-------- EXERCISE DATA

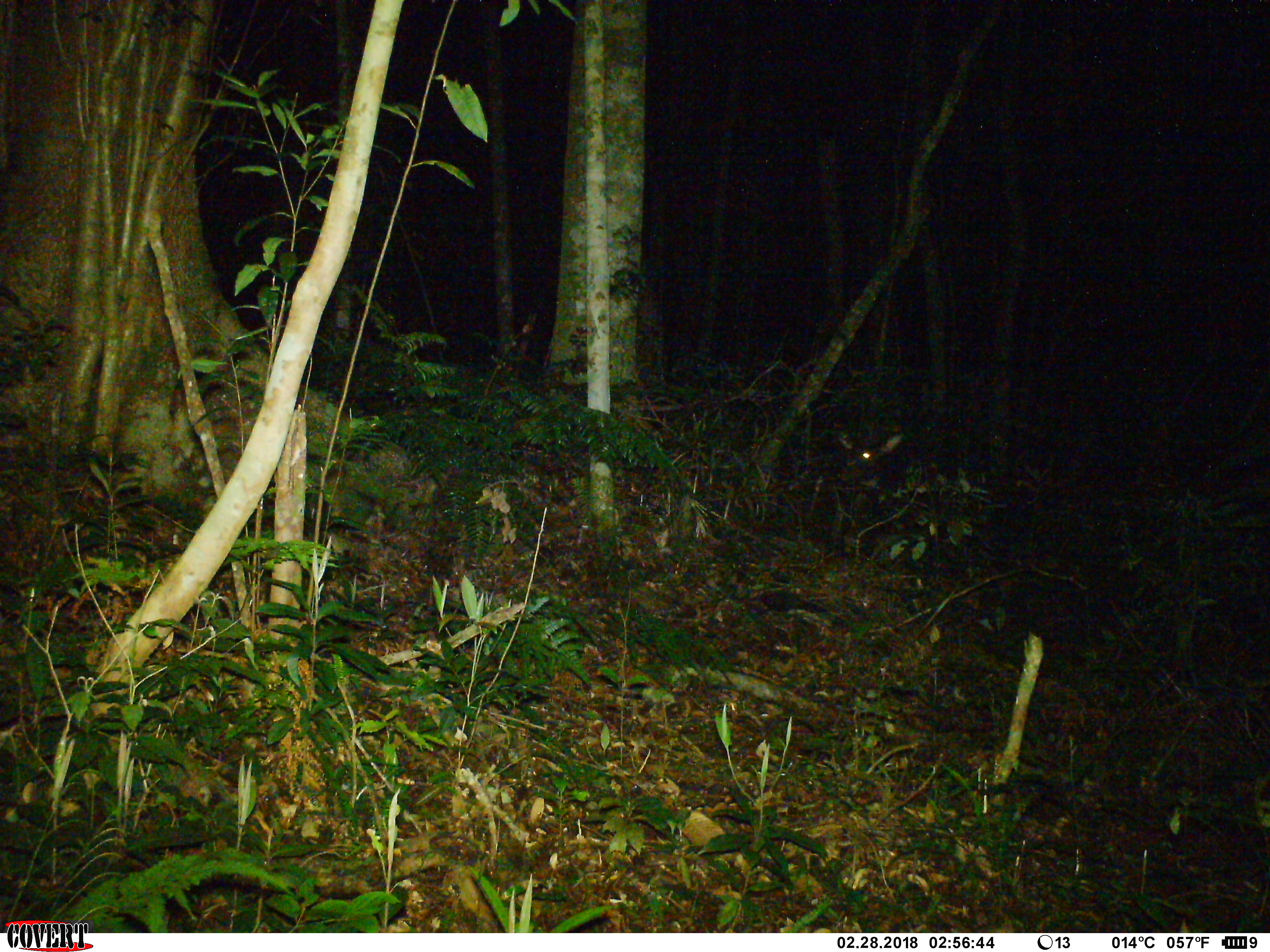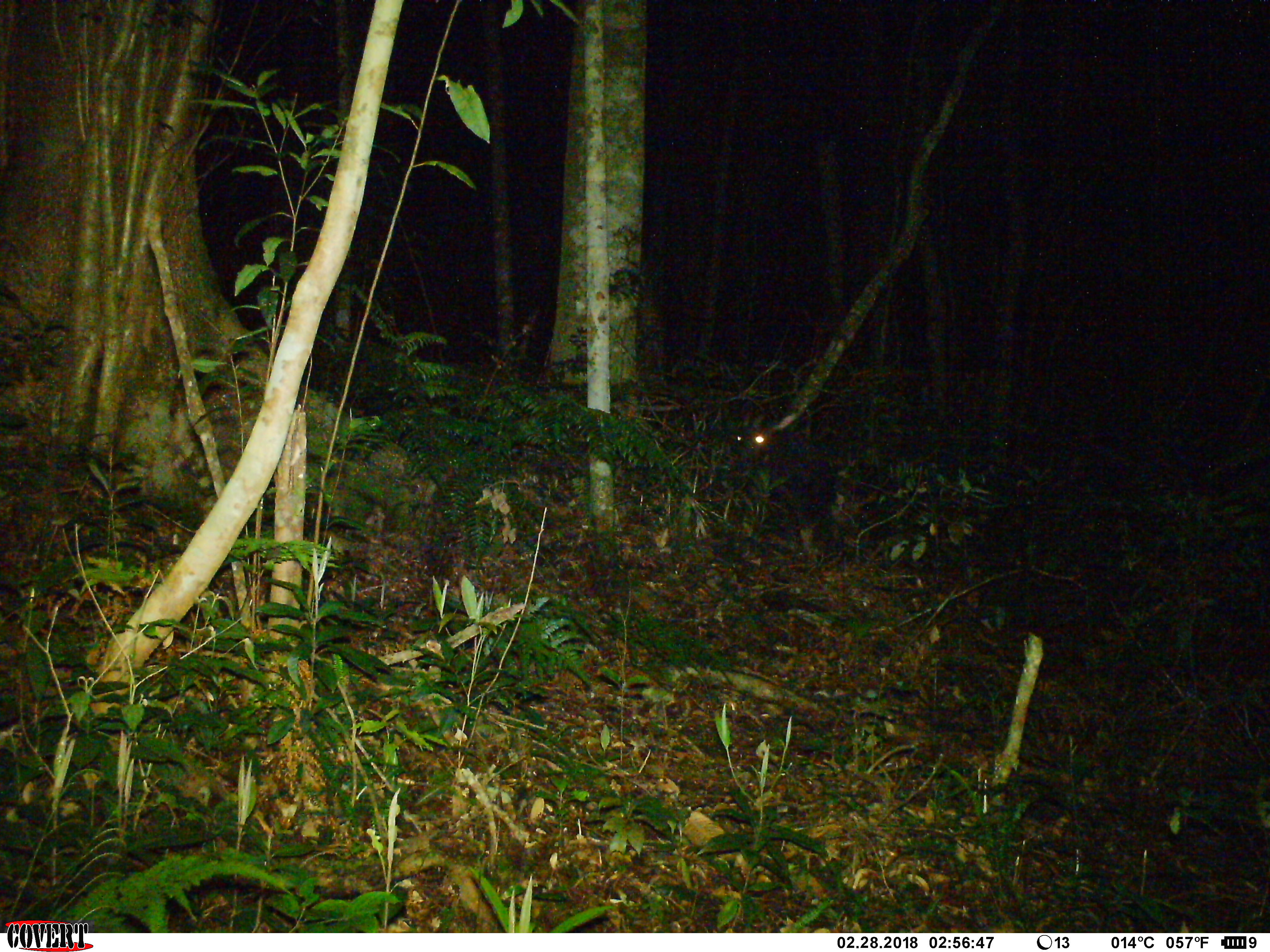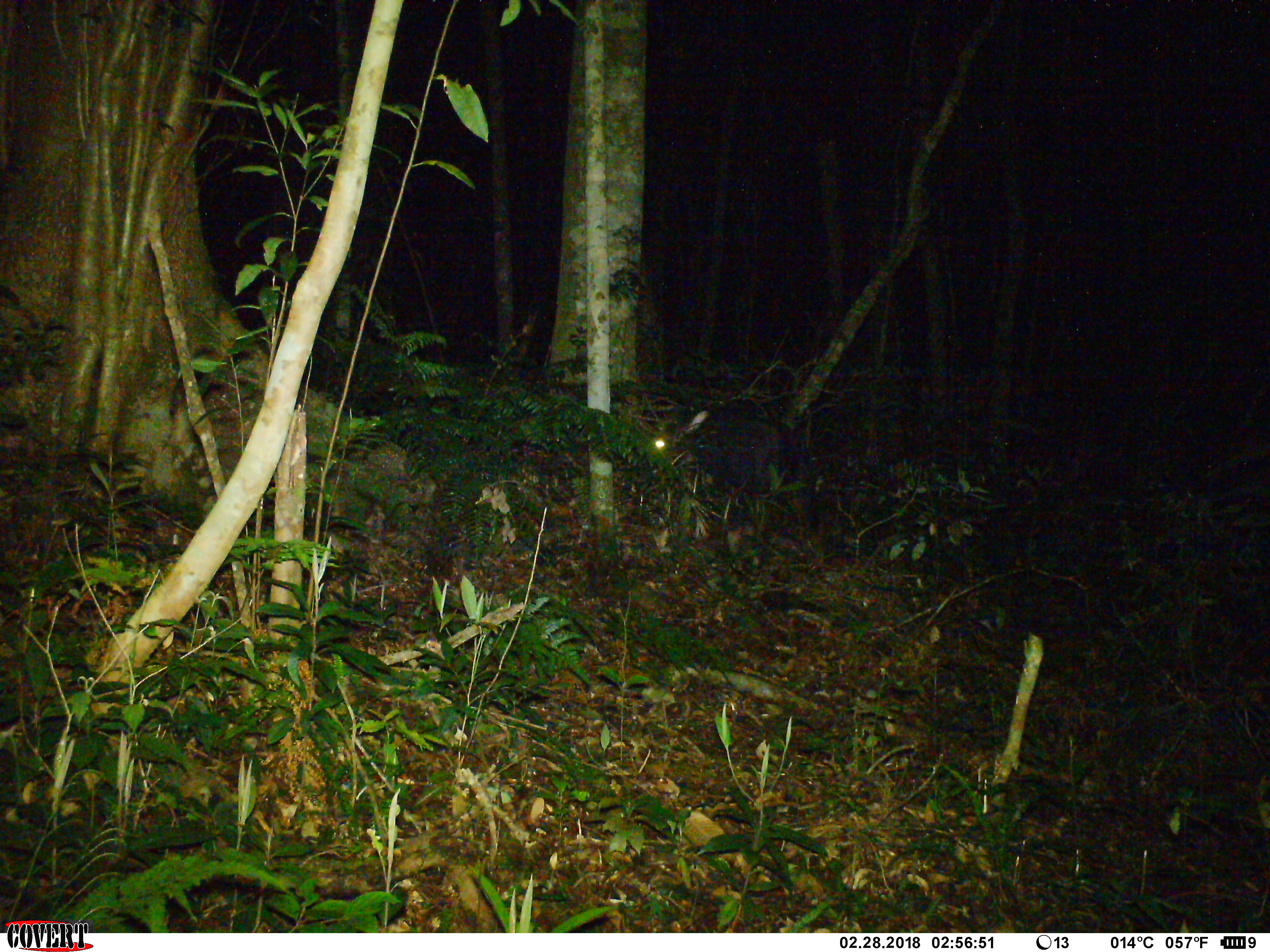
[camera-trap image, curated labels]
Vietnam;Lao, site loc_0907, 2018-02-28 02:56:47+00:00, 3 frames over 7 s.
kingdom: Animalia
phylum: Chordata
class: Mammalia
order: Artiodactyla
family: Bovidae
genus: Capricornis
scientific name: Capricornis sumatraensis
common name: chinese serow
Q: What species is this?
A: Chinese serow (Capricornis sumatraensis).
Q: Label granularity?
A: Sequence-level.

----------------

● **EXERCISE**: Keep every word of the records and none of the pictures when you print them again.

● **EXERCISE OUTPUT**:
[camera-trap image, curated labels]
Vietnam;Lao, site loc_0907, 2018-02-28 02:56:47+00:00, 3 frames over 7 s.
kingdom: Animalia
phylum: Chordata
class: Mammalia
order: Artiodactyla
family: Bovidae
genus: Capricornis
scientific name: Capricornis sumatraensis
common name: chinese serow
Q: What species is this?
A: Chinese serow (Capricornis sumatraensis).
Q: Label granularity?
A: Sequence-level.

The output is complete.